Manchmal offenbart sich das politische Chaos in Kleinigkeiten. In diesem Fall sind es drei Ausrufezeichen. Sie hängen an einem Satz in Großbuchstaben, der am Donnerstag an die Haushaltspolitiker des Deutschen Bundestages verschickt wurde: "BEGINN 13:00 UHR!!!" war da in einer Mail zu lesen.

Die Botschaft: Die Sitzung des Haushaltsausschusses am nächsten Mittwoch sollte spontan um eine Stunde nach vorn verschoben werden, damit Finanzminister Christian Lindner noch persönlich vorbeikommen kann. Er wollte die sogenannten Eckwerte für den Bundeshaushalt 2024 vorstellen. Alle sollten früher kommen, deshalb die Rundmail.

Nur wenige Stunden später dann die Meldung, dass der Termin abgesagt ist: Die Vorstellung der Eckwerte ist geplatzt. Und die Verhandlungen zwischen den Ministerien und dem Finanzminister über den nächsten Haushalt sind gescheitert. Zumindest vorerst.

Wie soll das Leben der Menschen in Deutschland aussehen?

Es sind turbulente Tage für die Ampelkoalition in Berlin.
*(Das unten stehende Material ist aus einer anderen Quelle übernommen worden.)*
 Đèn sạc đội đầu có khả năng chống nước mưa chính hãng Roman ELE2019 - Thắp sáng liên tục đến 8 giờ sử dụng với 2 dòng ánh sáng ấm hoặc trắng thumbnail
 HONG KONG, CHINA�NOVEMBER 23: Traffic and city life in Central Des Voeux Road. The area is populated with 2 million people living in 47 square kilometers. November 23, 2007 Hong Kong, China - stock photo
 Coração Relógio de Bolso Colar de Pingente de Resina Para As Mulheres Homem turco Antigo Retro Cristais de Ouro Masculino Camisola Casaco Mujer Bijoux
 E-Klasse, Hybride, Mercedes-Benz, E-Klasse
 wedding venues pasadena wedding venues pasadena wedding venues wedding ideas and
Robert Habeck löste einen öffentlichen Wirbel mit einem Vorstoß zum Austausch von Heizungen aus, seit Wochen wird über die Planungsbeschleunigung beim Neubau von Autobahnen gestritten. Und nun kann sich die Regierung nicht mehr darüber einigen, wofür sie ihr Geld eigentlich ausgeben will. "Wir werden im Kabinett noch einmal gemeinsam über finanzielle Realitäten sprechen müssen", sagte Lindner der Deutschen Presse-Agentur. Einen neuen Zeitpunkt wollte er ausdrücklich nicht nennen.

Und jetzt?

An den vielen Milliarden hängen konkrete Projekte. Wie soll das Leben der Menschen in Deutschland aussehen? Wofür gibt es Förderungen, was wird gebaut – und wo wird gespart? Durch die Absage des Termins wird jetzt öffentlich sichtbar, wie zerstritten das Kabinett ist. Finanzminister Lindner steht in diesen Tagen als mächtiger Mann da, der über die Milliarden entscheiden kann – aber keine Einigung präsentiert. Wie lange kann das gut gehen?
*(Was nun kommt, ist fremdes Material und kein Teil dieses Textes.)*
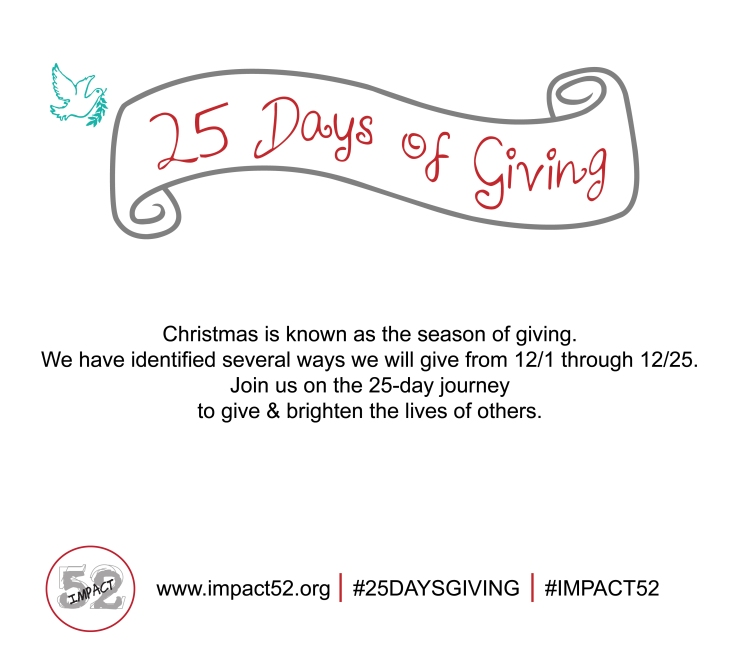 Impact 52's 25 Days of Giving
Der aktuelle Eklat hat zwei Ebenen. Das eine ist, dass der Termin am nächsten Mittwoch, an dem zumindest die Eckwerte präsentiert werden sollten, abgesagt ist. Das Datum war von der Koalition selbst gewählt, es nicht einzuhalten, ist zunächst keine Katastrophe für die Regierung. Man könnte theoretisch einfach weiter verhandeln, erst im Juli müsste das Kabinett dann den Haushalt beschließen.

Problematischer ist, dass keine Einigung in Sicht ist. Denn alle Parteien bestehen auf ihren Forderungen. Und die sind unvereinbar. Sowohl SPD als auch Grüne haben diverse Wünsche, bei denen die FDP nicht zustimmen will. Auf etwa 70 Milliarden Euro summieren sich die zusätzlichen Kosten, die eingeplant werden. Umgekehrt empfinden einige in der Koalition etliche Vorschläge der Liberalen zum Einsparen von Geld als Hohn.
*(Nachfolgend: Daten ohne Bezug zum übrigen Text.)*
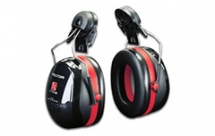 Peltor Optime 3 Clip-On Ear Defenders (H540PS)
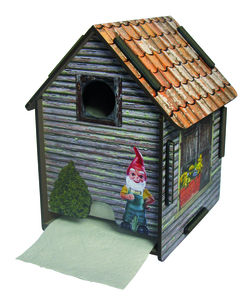 Gnome Loo Roll Holder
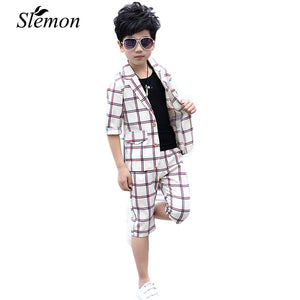 3 Pcs/Set Teens Boys Formal British Style Suit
Das Problem der Ampelregierung beim Streit um das große Geld ist eine selbst gebaute Zwickmühle. Denn Finanzminister Christian Lindner sitzt in der Klemme: Einerseits kann er nicht neue Schulden aufnehmen, weil er die Schuldenbremse einhalten will. Andererseits jedoch kann er nicht die Einnahmen steigern, weil die FDP Steuererhöhungen ausschließt. Für die Ministerien bedeutet das: Sie müssen mit dem aktuellen Budget umgehen. Doch wie das ablaufen soll, darüber gehen die Meinungen enorm weit auseinander.

Ein indirekter Vorwurf an die FDP

Zwei Blöcke stechen dabei besonders heraus. Der eine ist für Boris Pistorius, den neuen Verteidigungsminister. Pistorius hatte etwa 10 Milliarden Euro zusätzlich für die Bundeswehr gefordert. Zwar bekommt die Truppe 100 Milliarden Euro aus dem Sondervermögen, jedoch ist dies nur für die Ausstattung der Soldaten gedacht. Lindner steht dem Anliegen um die 10 Milliarden grundsätzlich wohlwollend gegenüber – doch dafür müsste anderweitig Geld eingespart werden.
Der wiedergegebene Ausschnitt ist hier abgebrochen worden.